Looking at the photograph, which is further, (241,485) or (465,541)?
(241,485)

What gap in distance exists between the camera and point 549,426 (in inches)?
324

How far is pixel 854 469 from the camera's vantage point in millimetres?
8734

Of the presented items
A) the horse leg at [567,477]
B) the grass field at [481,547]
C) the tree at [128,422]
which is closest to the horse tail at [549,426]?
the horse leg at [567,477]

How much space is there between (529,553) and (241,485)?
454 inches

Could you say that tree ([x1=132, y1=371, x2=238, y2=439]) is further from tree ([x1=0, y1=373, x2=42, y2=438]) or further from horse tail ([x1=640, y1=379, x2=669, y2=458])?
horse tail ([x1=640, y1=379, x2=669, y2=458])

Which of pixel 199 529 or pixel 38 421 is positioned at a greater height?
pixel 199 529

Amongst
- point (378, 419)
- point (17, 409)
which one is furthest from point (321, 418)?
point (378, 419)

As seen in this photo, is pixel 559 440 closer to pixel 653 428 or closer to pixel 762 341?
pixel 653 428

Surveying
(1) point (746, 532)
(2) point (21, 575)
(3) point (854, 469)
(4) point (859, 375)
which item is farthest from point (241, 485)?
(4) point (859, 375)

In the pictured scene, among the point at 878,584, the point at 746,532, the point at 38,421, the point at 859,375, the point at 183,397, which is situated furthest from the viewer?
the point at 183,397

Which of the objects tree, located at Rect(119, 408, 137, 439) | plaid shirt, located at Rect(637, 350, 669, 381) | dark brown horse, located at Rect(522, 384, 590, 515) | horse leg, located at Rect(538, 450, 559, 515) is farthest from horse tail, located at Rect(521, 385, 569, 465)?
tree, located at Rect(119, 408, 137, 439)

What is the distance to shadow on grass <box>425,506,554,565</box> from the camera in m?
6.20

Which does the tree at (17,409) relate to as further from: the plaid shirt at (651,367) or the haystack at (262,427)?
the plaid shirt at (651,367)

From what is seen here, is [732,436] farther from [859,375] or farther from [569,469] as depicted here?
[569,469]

---

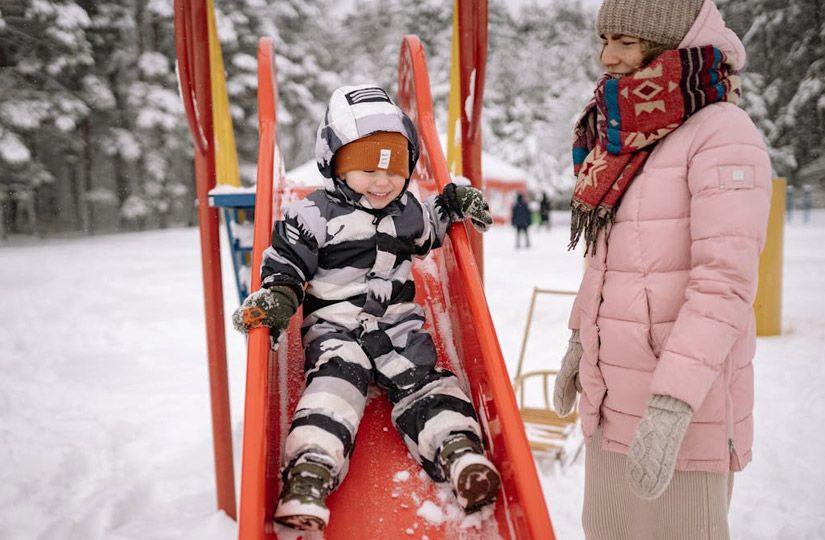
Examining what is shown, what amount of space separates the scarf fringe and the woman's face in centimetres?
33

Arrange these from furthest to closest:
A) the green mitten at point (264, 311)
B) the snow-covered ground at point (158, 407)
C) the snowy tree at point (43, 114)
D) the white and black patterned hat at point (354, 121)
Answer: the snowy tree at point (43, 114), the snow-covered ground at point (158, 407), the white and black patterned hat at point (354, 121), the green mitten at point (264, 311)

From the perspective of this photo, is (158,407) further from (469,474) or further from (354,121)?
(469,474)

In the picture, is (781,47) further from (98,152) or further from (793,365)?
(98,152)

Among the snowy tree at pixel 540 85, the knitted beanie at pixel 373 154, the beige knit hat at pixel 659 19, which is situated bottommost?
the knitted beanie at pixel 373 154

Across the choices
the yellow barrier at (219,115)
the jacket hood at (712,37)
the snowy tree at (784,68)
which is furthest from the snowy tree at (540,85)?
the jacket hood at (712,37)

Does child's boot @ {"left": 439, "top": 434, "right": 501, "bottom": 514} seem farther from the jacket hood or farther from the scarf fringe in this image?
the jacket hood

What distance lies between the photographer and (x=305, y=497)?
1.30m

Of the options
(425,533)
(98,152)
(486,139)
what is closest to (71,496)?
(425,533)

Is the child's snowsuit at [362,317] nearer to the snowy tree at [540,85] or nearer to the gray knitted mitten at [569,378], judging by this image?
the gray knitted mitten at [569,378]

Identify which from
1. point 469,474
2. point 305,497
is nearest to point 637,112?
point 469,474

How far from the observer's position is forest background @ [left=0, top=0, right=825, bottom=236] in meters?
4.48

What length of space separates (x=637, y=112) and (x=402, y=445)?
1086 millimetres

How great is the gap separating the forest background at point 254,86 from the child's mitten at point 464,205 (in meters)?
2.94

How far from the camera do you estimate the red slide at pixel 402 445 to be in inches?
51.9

---

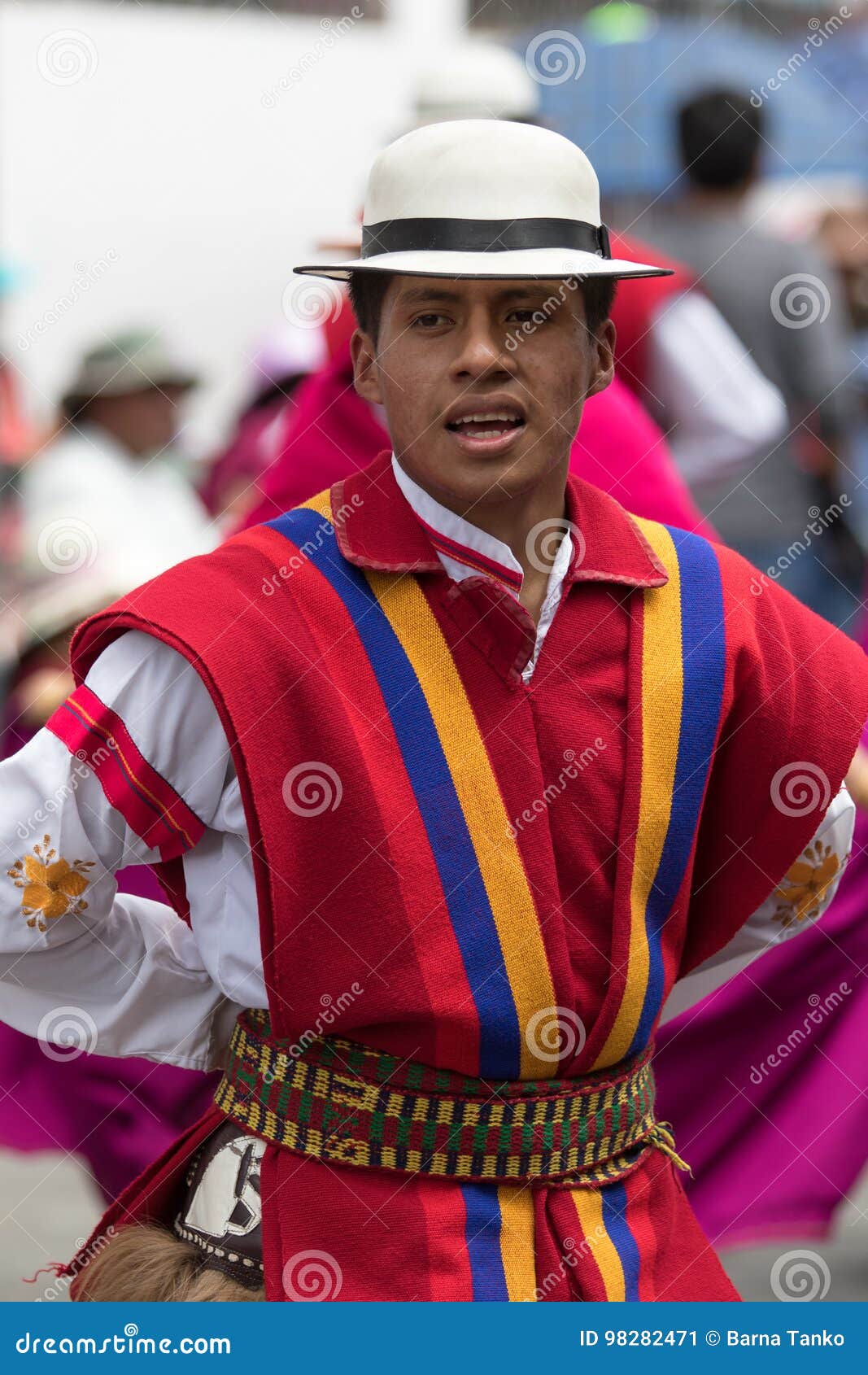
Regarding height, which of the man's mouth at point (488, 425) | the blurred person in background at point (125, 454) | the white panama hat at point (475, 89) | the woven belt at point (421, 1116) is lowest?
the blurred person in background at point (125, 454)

→ **Requirements**: Please find every line in the entries above that contains the string "seen", treating uppercase and lowercase as different, and copy each of those lines.

→ **Output for this exercise**:
As seen in this photo, is pixel 559 440 closer to pixel 653 428 or closer to pixel 762 341?
From what is seen here, is [732,436] farther from [859,375] or farther from [569,469] as depicted here?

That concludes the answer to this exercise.